##### Records for this exercise

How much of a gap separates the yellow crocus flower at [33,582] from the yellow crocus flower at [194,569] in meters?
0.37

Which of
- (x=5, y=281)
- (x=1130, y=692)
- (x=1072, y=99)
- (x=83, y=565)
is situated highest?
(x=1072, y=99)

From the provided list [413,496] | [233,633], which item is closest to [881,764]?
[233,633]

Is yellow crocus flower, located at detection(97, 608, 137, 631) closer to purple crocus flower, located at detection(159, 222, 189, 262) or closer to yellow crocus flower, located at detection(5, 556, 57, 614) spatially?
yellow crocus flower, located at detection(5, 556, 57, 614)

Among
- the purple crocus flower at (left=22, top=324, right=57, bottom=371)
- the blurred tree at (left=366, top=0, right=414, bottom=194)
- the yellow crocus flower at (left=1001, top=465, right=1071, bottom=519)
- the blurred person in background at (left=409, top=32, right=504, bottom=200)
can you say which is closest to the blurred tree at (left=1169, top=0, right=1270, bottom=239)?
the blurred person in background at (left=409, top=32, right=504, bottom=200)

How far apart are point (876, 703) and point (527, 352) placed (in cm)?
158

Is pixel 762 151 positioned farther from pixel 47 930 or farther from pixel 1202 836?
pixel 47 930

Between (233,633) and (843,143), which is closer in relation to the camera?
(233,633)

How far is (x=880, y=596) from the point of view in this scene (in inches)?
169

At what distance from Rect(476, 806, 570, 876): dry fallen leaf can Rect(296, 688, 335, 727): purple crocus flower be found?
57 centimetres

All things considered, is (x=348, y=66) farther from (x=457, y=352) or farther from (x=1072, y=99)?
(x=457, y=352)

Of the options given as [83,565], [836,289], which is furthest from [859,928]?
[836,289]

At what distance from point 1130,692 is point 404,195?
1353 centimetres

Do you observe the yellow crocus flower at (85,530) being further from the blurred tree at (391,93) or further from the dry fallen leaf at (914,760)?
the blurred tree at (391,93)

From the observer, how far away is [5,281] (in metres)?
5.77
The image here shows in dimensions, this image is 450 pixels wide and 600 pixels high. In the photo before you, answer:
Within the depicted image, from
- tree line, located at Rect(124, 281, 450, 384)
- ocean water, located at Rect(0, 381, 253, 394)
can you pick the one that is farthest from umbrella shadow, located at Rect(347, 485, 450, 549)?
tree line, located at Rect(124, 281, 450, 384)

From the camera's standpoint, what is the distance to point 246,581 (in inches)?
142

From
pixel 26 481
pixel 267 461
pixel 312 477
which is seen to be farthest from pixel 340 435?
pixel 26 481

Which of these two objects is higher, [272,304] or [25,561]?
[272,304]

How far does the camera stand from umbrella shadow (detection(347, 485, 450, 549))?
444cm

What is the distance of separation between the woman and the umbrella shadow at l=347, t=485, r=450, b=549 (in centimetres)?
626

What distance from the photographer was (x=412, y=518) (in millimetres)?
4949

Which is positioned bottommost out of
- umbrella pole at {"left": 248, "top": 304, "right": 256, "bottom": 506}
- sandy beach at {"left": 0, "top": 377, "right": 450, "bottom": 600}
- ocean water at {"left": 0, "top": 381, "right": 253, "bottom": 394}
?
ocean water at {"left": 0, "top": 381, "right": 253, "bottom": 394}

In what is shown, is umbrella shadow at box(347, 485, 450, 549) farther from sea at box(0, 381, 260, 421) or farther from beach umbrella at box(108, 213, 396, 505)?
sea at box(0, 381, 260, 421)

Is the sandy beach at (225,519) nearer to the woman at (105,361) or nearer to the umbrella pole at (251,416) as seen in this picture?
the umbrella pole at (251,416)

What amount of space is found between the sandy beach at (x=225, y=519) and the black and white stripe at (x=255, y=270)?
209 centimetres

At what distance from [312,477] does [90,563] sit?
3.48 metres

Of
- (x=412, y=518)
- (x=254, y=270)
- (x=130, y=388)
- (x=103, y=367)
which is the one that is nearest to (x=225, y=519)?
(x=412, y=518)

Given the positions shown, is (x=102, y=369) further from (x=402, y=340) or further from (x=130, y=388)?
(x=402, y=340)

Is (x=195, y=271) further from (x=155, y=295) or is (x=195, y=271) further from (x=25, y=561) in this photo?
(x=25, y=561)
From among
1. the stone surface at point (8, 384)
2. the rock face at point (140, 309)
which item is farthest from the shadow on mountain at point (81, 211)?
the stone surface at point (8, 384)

##########

* _Stated exercise_
Please copy all of the records above line for line, with no changes.

* _Task response_
How much of a gap separates the yellow crocus flower at [33,582] from the yellow crocus flower at [194,569] in meters?
0.37

Which of
- (x=5, y=281)
- (x=1130, y=692)
- (x=1072, y=99)
- (x=83, y=565)
is situated highest?
(x=1072, y=99)

From the provided list [413,496] | [233,633], which item is closest to [881,764]?
[233,633]

Is yellow crocus flower, located at detection(97, 608, 137, 631) closer to purple crocus flower, located at detection(159, 222, 189, 262) or closer to yellow crocus flower, located at detection(5, 556, 57, 614) spatially?
yellow crocus flower, located at detection(5, 556, 57, 614)

Among
- the purple crocus flower at (left=22, top=324, right=57, bottom=371)
- the blurred tree at (left=366, top=0, right=414, bottom=194)
- the yellow crocus flower at (left=1001, top=465, right=1071, bottom=519)
- the blurred person in background at (left=409, top=32, right=504, bottom=200)
can you say which is closest to the blurred tree at (left=1169, top=0, right=1270, bottom=239)?
the blurred person in background at (left=409, top=32, right=504, bottom=200)

How far apart are point (876, 703) and point (527, 352) placed (in cm)?
158

Is pixel 762 151 positioned farther from pixel 47 930 or farther from pixel 1202 836?
pixel 47 930

Between (233,633) and (843,143), which is closer in relation to the camera?
(233,633)

How far is (x=880, y=596) from the point of view in this scene (in inches)?
169

At what distance from Rect(476, 806, 570, 876): dry fallen leaf can Rect(296, 688, 335, 727): purple crocus flower be found?
57 centimetres

All things considered, is (x=348, y=66) farther from (x=457, y=352) or farther from (x=1072, y=99)?
(x=457, y=352)

Of the options given as [83,565], [836,289], which is furthest from [859,928]?
[836,289]

At what distance from point 1130,692 is point 404,195?
1353 centimetres

Do you observe the yellow crocus flower at (85,530) being further from the blurred tree at (391,93) or further from the dry fallen leaf at (914,760)?
the blurred tree at (391,93)

From the observer, how far away is [5,281] (in metres)?
5.77
The image here shows in dimensions, this image is 450 pixels wide and 600 pixels high. In the photo before you, answer:
Within the depicted image, from
- tree line, located at Rect(124, 281, 450, 384)
- ocean water, located at Rect(0, 381, 253, 394)
can you pick the one that is farthest from umbrella shadow, located at Rect(347, 485, 450, 549)?
tree line, located at Rect(124, 281, 450, 384)

From the camera's standpoint, what is the distance to point 246,581 (in inches)?
142

From
pixel 26 481
pixel 267 461
pixel 312 477
which is seen to be farthest from pixel 340 435?
pixel 26 481

Which of these two objects is higher, [272,304] or [25,561]?
[272,304]

How far does the camera stand from umbrella shadow (detection(347, 485, 450, 549))?
444cm

What is the distance of separation between the woman and the umbrella shadow at l=347, t=485, r=450, b=549 (in centimetres)?
626

What distance from the photographer was (x=412, y=518) (in millimetres)?
4949

Which is positioned bottommost out of
- umbrella pole at {"left": 248, "top": 304, "right": 256, "bottom": 506}
- sandy beach at {"left": 0, "top": 377, "right": 450, "bottom": 600}
- ocean water at {"left": 0, "top": 381, "right": 253, "bottom": 394}
?
ocean water at {"left": 0, "top": 381, "right": 253, "bottom": 394}

In what is shown, is umbrella shadow at box(347, 485, 450, 549) farther from sea at box(0, 381, 260, 421) or farther from beach umbrella at box(108, 213, 396, 505)?
sea at box(0, 381, 260, 421)

Is the sandy beach at (225,519) nearer to the woman at (105,361) or nearer to the umbrella pole at (251,416) as seen in this picture?
the umbrella pole at (251,416)

What amount of space is found between the sandy beach at (x=225, y=519) and the black and white stripe at (x=255, y=270)?
209 centimetres

At what distance from [312,477] does [90,563] sit?
3.48 metres

Of
- (x=412, y=518)
- (x=254, y=270)
- (x=130, y=388)
- (x=103, y=367)
which is the one that is nearest to (x=225, y=519)?
(x=412, y=518)

Given the positions shown, is (x=102, y=369) further from (x=402, y=340) or further from (x=130, y=388)?
(x=402, y=340)

Is (x=195, y=271) further from (x=155, y=295) or is (x=195, y=271) further from (x=25, y=561) in this photo?
(x=25, y=561)
From among
1. the stone surface at point (8, 384)
2. the rock face at point (140, 309)
which item is farthest from the shadow on mountain at point (81, 211)?
the stone surface at point (8, 384)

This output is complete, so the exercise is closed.